As I prepare to enter my 8th and final year of seminary study, I can safely say that I’ve been thoroughly ruined as a human being. I will probably never be able to listen to a sermon without wondering what I would have preached instead. Even with seven years of dad jokes in my bag-o-tricks, I’ll never be able to fully break free from the niche market of church jokes. Worst of all, I’ll never attend a worship service without an ongoing and sometimes brutal Mystery-Science-Theater-3000-esque stream of criticism running through my mind. After all, we all know there is only one difference between a terrorist and a liturgist. You can negotiate with a terrorist.
In preparing to preach one of the most difficult Sundays of the church year, my liturgical training is trying to overpower my theological training which is trying to stamp out my homeltical training that is based on the very solid Biblical training I received at VTS, and that might be a good thing. Reading the lessons appointed for Trinity Sunday, Year C, I’m noticing a strong Holy Spirit theme. The Father gets a nod, the Son does some speaking and some saving, but the texts really seem focused less on the doctrine of the Trinity and more on the doctrine of the Holy Spirit. With my liturgy senses tingling, I noticed that the title for this Sunday isn’t just “Trinity Sunday,” but rather “The First Sunday after Pentecost: Trinity Sunday.” If you buy into the primacy of place rule of Prayer Book studies, then the more important title for this day is “The First Sunday after Pentecost,” or as I call it “Pentecost 2.0.”
The truth of the matter is that most of western Christianity is pretty strongly Binitarian.
We have a pretty decent understanding of God the Father who created heaven and earth. We’ve got the Gospels to tell us about Jesus Christ, the only Son of God. The key to becoming fully Trinitarian Christians is a deeper understanding and experience of the Third Person of the Trinity, the Holy Spirit, but even our foundational creed, the Apostles’ Creed, does nothing more than mention the Spirit as something we believe in on par with the holy catholic Church, the communion of saint, and the forgiveness of sins.

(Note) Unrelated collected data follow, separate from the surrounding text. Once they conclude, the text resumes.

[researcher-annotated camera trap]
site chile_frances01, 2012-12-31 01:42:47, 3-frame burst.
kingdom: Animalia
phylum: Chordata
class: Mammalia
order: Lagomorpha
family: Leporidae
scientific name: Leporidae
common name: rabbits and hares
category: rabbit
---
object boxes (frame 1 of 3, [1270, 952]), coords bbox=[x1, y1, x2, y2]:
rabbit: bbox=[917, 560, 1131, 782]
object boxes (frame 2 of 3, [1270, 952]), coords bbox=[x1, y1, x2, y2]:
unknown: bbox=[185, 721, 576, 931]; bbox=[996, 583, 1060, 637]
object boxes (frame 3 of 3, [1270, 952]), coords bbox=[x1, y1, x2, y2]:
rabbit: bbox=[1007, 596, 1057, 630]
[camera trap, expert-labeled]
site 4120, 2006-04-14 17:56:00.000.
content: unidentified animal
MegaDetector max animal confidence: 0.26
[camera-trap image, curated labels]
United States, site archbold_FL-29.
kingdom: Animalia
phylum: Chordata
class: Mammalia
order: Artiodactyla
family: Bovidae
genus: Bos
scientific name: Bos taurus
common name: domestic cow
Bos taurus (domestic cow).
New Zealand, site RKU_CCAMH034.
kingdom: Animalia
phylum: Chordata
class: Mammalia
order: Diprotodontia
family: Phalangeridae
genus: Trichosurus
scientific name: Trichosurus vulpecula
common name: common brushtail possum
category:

Maybe the key to a strong Trinity Sunday sermon would be to unpack what Paul and Jesus have to say about the work of the Holy Spirit in our lives and in the world. The sermon need not dig to the level of the perichoretic dance to be a fruitful teaching on the Trinity. Instead, it seems like in a world that lacks Biblical and theological literacy, a fuller understanding of all three Persons would suffice.